If the B.C. government wants to reduce poverty, it should start by raising social and disability assistance rates to the poverty line.
That’s the top recommendation the BC Poverty Reduction Coalition made in its submission earlier this year to the government’s consultation on updating its poverty reduction plan.
“The current income assistance and disability rates are both still in what we would consider the deep poverty range, so not just below the poverty line but actually keeping people in deep poverty,” said Rowan Burdge, the coalition’s provincial director.
The coalition is made up of “over 80 organizations, stakeholders and people with lived experience of poverty” and advocates for using public policy and law reform to end poverty, homelessness and inequality.
In its 15-page submission to the provincial government, the coalition showed that despite increases the province has made since 2017 to assistance rates, including a bump to the shelter rate in this year’s budget, people and families receiving them in 2022 still remained far below the poverty line.
Assistance rates vary depending on the size of a household and whether the government considers the person able to work. A single person considered employable, for example, would have total income of $12,177 a year, which is less than half what they would need to get out of poverty. A single parent with a disability and one child would receive about $30,000 a year, leaving them nearly $10,000 short of escaping poverty.
“There is no way around the reality that social and disability assistance rates are abysmally low and have the effect of legislating deep poverty,” the coalition’s submission said. Even if people receiving assistance work and earn the maximum that they are allowed without having their benefits reduced, they would remain below the poverty line.
For the calculations the coalition used Statistics Canada’s Market Basket Measure thresholds, which both the provincial and the federal government use as the poverty line, and total income figures from the Maytree Foundation that include federal and provincial child benefits, the federal GST credit, provincial tax credits and other supplements that assistance recipients would receive.

--

_REQUEST 1_:
Please transcribe the passage of the article on B.C. assistance rates between "The coalition is" and "homelessness and inequality.", inclusive.
_REQUEST 2_:
Pick up the article on B.C. assistance rates after its final sentence and carry it forward.

--

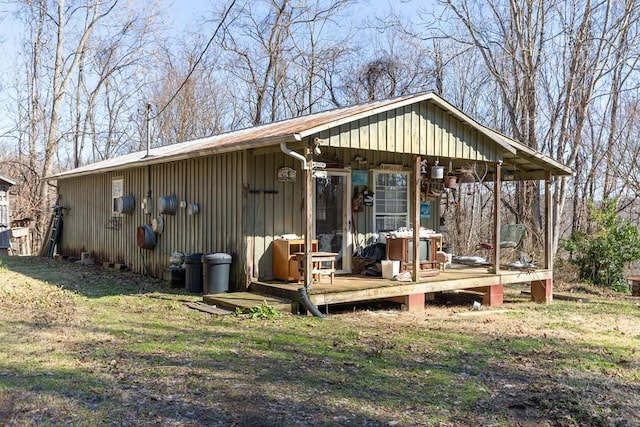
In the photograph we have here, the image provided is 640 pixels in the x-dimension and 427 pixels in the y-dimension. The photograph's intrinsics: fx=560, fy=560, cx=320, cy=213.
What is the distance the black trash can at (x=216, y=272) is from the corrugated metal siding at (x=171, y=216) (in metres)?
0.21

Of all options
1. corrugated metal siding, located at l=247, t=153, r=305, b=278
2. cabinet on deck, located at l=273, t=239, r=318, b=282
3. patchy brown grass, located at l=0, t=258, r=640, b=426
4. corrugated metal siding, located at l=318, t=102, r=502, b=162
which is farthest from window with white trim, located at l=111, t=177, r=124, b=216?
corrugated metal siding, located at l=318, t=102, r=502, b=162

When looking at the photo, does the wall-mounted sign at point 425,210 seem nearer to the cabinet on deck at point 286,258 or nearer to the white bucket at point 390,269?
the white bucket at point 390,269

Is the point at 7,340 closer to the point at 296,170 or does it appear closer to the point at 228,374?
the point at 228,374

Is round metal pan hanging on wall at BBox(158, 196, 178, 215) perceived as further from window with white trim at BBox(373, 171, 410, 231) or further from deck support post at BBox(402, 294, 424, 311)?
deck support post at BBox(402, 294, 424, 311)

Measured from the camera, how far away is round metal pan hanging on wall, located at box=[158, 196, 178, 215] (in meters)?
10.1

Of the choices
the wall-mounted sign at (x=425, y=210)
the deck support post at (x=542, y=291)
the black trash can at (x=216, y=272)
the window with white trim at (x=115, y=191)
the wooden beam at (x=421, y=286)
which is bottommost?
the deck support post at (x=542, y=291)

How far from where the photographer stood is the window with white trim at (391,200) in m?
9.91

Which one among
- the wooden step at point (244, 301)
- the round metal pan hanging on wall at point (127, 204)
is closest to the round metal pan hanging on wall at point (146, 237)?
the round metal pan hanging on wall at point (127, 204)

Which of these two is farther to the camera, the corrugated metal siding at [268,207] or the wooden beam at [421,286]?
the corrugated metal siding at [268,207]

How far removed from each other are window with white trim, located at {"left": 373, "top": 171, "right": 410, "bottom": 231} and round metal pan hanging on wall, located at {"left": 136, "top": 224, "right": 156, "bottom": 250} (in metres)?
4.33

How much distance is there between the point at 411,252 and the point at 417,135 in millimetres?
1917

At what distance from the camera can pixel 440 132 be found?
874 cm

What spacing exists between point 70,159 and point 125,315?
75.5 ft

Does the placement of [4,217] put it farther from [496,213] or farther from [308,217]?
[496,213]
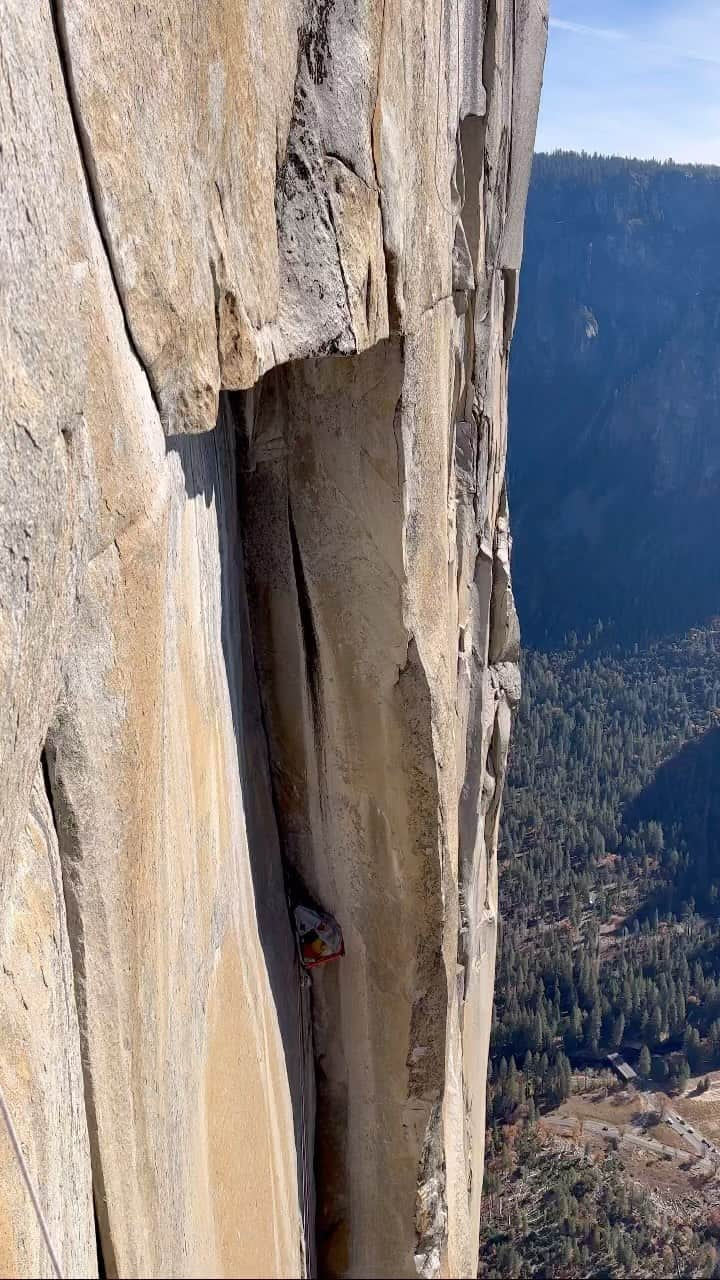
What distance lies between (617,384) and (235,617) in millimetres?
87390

--

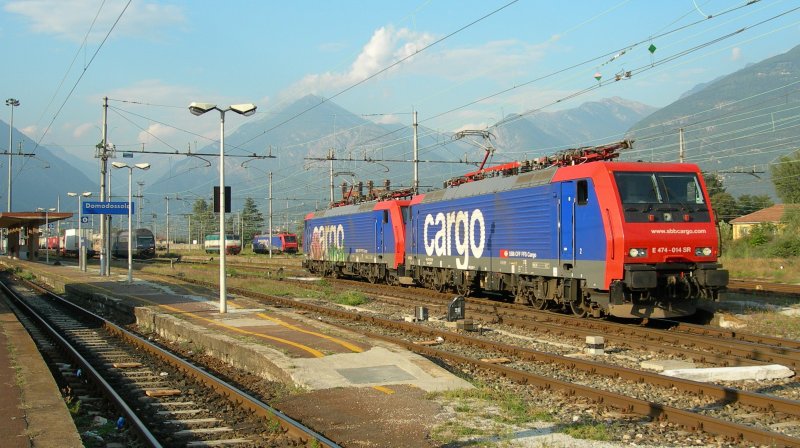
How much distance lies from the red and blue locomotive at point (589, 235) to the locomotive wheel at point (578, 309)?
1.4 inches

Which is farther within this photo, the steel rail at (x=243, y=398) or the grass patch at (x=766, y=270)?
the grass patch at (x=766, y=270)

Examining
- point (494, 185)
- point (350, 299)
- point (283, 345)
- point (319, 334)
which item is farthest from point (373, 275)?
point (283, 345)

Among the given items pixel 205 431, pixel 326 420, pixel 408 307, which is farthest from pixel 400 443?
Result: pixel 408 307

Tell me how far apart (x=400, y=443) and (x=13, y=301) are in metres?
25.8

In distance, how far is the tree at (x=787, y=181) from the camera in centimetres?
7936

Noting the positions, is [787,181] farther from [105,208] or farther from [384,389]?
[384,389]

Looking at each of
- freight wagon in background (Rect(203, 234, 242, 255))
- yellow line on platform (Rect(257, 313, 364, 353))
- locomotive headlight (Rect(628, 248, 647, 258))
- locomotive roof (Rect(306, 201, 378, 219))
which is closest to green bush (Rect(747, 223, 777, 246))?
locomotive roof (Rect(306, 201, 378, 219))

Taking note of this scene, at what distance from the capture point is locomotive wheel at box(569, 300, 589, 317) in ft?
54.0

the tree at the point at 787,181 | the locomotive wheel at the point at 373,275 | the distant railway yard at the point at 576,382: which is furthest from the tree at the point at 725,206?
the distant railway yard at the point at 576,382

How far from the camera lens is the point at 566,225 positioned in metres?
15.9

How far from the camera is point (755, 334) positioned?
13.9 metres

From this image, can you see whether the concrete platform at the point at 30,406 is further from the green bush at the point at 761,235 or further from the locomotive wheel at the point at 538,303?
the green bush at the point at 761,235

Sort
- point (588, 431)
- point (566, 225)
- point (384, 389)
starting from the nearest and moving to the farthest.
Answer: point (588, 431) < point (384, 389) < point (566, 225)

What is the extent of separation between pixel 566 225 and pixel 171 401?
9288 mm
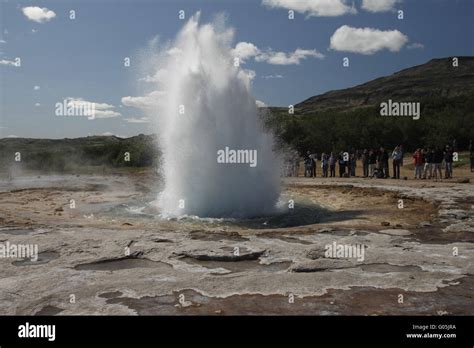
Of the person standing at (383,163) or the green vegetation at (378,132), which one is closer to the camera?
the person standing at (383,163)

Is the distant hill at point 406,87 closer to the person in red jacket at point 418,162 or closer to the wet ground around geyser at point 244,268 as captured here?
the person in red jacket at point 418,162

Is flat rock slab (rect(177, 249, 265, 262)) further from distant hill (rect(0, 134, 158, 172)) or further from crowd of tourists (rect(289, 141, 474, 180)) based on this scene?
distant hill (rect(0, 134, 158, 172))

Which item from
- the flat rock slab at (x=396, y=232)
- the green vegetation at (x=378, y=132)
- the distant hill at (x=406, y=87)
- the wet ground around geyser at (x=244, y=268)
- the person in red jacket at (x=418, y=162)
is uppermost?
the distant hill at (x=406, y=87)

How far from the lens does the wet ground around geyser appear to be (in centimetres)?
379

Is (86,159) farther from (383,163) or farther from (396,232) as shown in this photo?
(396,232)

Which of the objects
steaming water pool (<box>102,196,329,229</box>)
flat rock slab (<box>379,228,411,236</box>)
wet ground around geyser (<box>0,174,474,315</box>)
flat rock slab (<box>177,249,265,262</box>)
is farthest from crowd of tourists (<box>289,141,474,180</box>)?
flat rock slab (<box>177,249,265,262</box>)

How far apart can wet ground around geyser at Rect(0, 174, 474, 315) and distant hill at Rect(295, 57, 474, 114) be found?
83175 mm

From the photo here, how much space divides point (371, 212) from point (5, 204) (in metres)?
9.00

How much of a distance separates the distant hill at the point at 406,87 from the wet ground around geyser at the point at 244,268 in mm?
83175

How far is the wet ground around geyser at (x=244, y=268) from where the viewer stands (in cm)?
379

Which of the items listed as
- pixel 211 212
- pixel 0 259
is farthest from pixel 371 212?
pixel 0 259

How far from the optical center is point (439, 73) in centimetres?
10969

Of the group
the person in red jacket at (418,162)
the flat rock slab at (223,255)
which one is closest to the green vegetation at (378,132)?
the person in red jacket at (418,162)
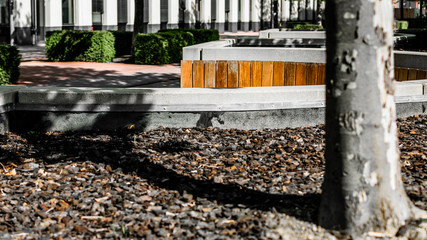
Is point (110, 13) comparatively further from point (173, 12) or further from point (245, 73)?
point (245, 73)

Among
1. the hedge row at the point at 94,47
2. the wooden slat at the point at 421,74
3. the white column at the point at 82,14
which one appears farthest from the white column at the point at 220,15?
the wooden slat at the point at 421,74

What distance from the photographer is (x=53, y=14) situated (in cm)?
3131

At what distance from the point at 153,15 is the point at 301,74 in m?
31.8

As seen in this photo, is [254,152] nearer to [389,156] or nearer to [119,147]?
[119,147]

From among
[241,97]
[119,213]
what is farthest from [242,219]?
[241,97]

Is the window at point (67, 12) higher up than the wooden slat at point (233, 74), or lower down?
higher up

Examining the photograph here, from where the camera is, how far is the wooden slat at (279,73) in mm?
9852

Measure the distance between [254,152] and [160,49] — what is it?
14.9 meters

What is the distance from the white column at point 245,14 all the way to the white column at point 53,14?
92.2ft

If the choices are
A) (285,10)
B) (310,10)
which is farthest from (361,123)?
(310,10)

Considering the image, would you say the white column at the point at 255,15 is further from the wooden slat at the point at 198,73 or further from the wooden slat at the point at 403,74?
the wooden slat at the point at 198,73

--

_WRITTEN RESPONSE 1_:
The coalition is made up of “over 80 organizations, stakeholders and people with lived experience of poverty” and advocates for using public policy and law reform to end poverty, homelessness and inequality.

_WRITTEN RESPONSE 2_:
As of August, according to the most recent caseload statistics available from the Ministry of Social Development and Poverty Reduction, nearly 237,000 people were dependent on income or disability benefits, about 4.7 per cent of the B.C. population.
“Our recommendation is the government raise [the rates] to at least the poverty line so that people have a shot at things like buying their essential foods, goods, the cost of housing,” Burdge said. “From our perspective it would be a very clear and simple intervention into addressing the issue of depth of poverty in the province.”
At the same time the government needs to address the cost of living, Burdge said, including by massively expanding the availability of affordable non-market housing. “People are really feeling the crunch right now of the cost of food and housing in particular, so that’s definitely something to highlight as an urgent priority in terms of poverty reduction in B.C.”
The low rates play a role in the rise of homelessness as well.
The 2023 homeless count for Greater Vancouver, released Oct. 5, found 4,821 people were experiencing homelessness, a 32 per cent increase from 2020.
The most common reason for losing housing, cited by 35 per cent of respondents, was not having enough income. More than half the people counted said their income came from income assistance, and another 30 per cent were receiving disability benefits.
B.C. introduced its first poverty reduction strategy five years ago and is in the process of updating it.
Both were higher than the Canadian averages but were better than the targets the province had set for itself.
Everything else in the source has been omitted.